Let $G$ be a graph with order $n ≥ 2$. Prove that $G$ satisfies $(a)$ if and only if it satisfies $(b)$.
$(a)$ for any pair of distinct vertices $u, v$ of $G$, there exists at least one $(u, v)$-path in $G$;
$(b)$ for any partition ${X, Y }$ of $V (G)$ into two non-empty parts $X, Y$ , there exists at least one edge $e = xy$ of $G$ such that $x ∈ X$ and $y ∈ Y$.

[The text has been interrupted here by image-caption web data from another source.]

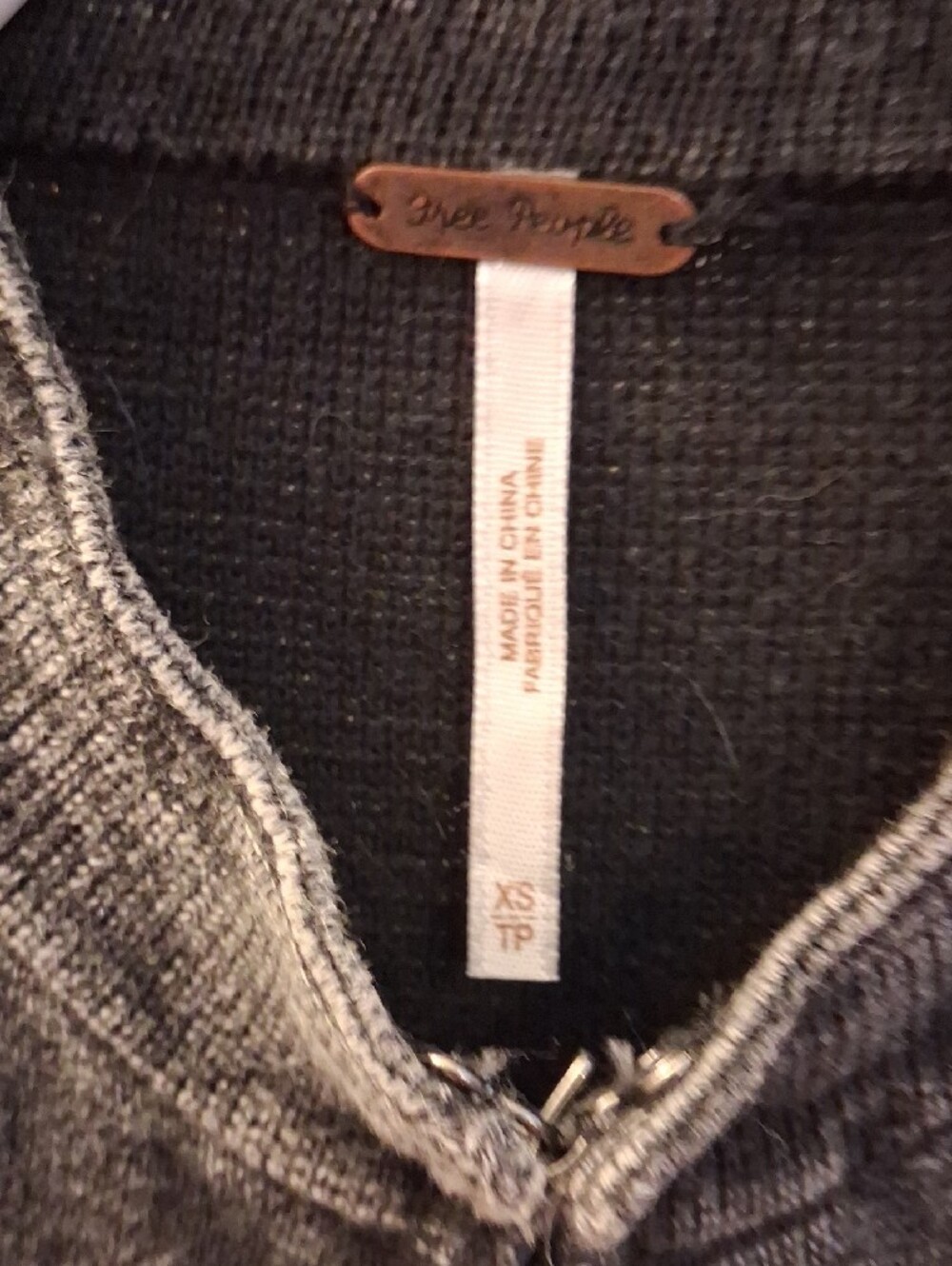 Free People Washed Black Fitted Military Button Jacket Sweatshirt NWOT - Picture 2 of 13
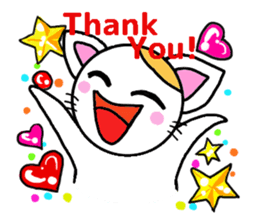 Mi of Cat ver.English sticker #9417391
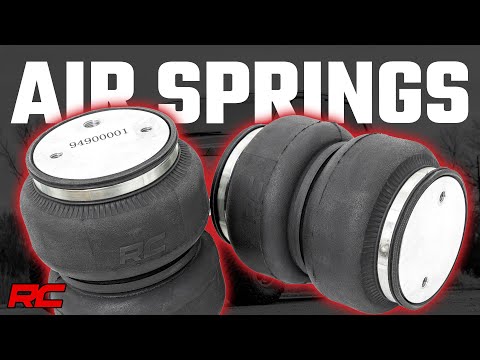 Air Spring Kit W Compressor - 0-6 In. Lift - Chevy GMC 2500HD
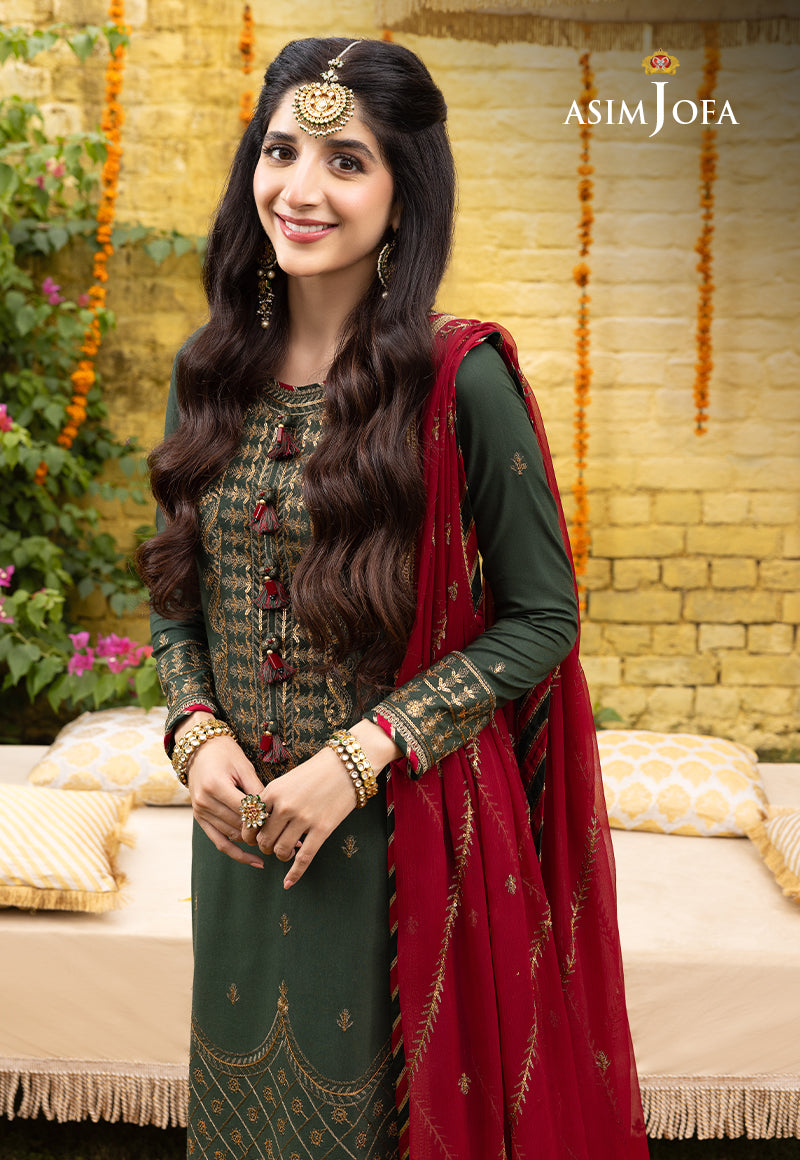 Asim Jofa Abresham '23 Ajab-16 Embroidered Lawn Silk 3 Pcs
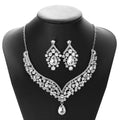 Wholesale Creative Necklace Earrings Crystal Luxury Jewelry Set Bridal Jewelry Set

This is quite easy to understand intuitively but I'm having trouble trying to prove it, particularly proving $(b) \implies (a)$. Here's my approach to $(a) \implies (b)$:
Suppose $(a)$ is true, then $G$ is a connected graph. Let $X$ and $Y$ be $2$ non-empty partitions of $V(G)$. Suppose there is no such $e=xy$ of $G$ such that $x ∈ X$ and $y ∈ Y$. This means $G$ is disconnected which is a contradiction. So there exists at least one edge $e = xy$ of $G$ such that $x ∈ X$ and $y ∈ Y$.
I'm new to graph theory and proofs as such in general. I would really appreciate some feedback on the attempt above and some help with proving $(b) \implies (a)$. Thanks
You made use of the word "connected" all too quickly. We have to get hold of this notion first. Call two vertices $u$,$v\in V$ equivalent if there is an edge path in $G$ connecting $u$ and $v$.
Make sure that this is indeed an equivalence relation on the set $V$ of vertices of $G$. How many equivalence classes can there be if (b) holds?